Olutosin Oladosu Adebowale
Founder/Project Coordinator
Star of Hope Transformation Centre
512 Road
F Close
Festac Town


Dear Olutosin,
Thank you so much for your lovely comments. I just looked at some of your profile and am amazed and full of admiration for your work as well.

I think it is so important as women that we remember that actually we are all powerful. And it is that power that can scare us and those that would surpress us as well. By working together and finding more of our voices, we can be invincible. We just all need some encouragement and reminders along the way.

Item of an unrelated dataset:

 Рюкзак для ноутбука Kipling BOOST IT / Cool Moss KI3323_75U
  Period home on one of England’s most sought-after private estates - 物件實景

Thanks again, your sister and friend from across the seas...


alia's picture

this is so wonderful , i

this is so wonderful , i loved it , you know such kind of stories and assignemnts make us so hopeful about women future ,iam proud of you my friend Ina


Ina Hume's picture

Dear Alia

Thank you so much for your comments. I think the thing that i love most about travelling and meeting women from different communities is the stories and wealth of knowledge that they have. It is always inspiring and often very humbling as well to see how much women can achieve against the odds.
I have loved your assignments as well- so very interesting. I will comment on that separetely though.
Best wishes,


nureendas's picture

Ina - You've had some great

Ina - You've had some great experiences using storytelling for empowerment and advocacy. I hope that your work continues to contribute to this important tool in the development process.

Ina Hume's picture

A privilege

Dear Nureendas, Thanks for your comment. I think i have been privileged to have been born in a place and to a family that has seen conflict and politics as part of daily life. This has given me a real interest in the importance of empowerment from a grassroots level up. And my family are great storytellers with a tradition of oral history. so i have always liked to listen to stories and songs.
I hope that i can continue to build on this, as i think it is our stories and histories that connect us with others from around the world- especially when we realise there are many shared experiences...
Best wishes,


kati.mayfield's picture

technological freedom fighters

Technological freedom fighters - what a great concept! Thanks, Ina, for the food for thought and for telling these powerful stories with conviction and compassion

*resolved this year to think twice and to smile twice before doing anything*

Ina Hume's picture

Techno freedom fighters

Dear Kati,
What a great phrase you have coined there. In many ways though it is true. I think i started to see the power of activists using these new technologies during my invovlement in the Indigenous Peoples movements. It seemed that those groups that had the least power and who were at the very brink of total disempowerment from the overwhelming force of governments and multinationals were able to quickly grasp the importance of this 'free' technology. Campaigning, petitions, citizen journalism and getting media and stories out of conflict areas that are being denied by authorities. These have been ways in which Indigenous Peoples have managed to raise awareness of the issues facing communities across the world. I do not think it is a coincidence that it is in my lifetime- during this technological revolution that the member states of the UN have finally and so tardily adopted the UN Declaration on the Rights of Indigenous Peoples. It has simply become harder to deny that Indigenous Peoples are living in extreme poverty and facing extreme discrimination.
I see more victories on the horizon, and with each victory and connection, more will be born. A bit like a beautiful kind hearted Medusa...

Best wishes,


KathyWu's picture

There are individuals in this

There are individuals in this world who can say they've influenced so many people's lives. You give me so much hope that the world can one day be more equal in its treatment of children and women. Thank you!



Kathleen Abood's picture

We Can Be Invincible

Your passion for the Rights of Indigenous Peoples is clearly a guiding principle in the extraordinary work you are doing. This personal commitment is an inspiration and the essential ingredient we need in this unifying movement. REAL PASSION! There is no looking back.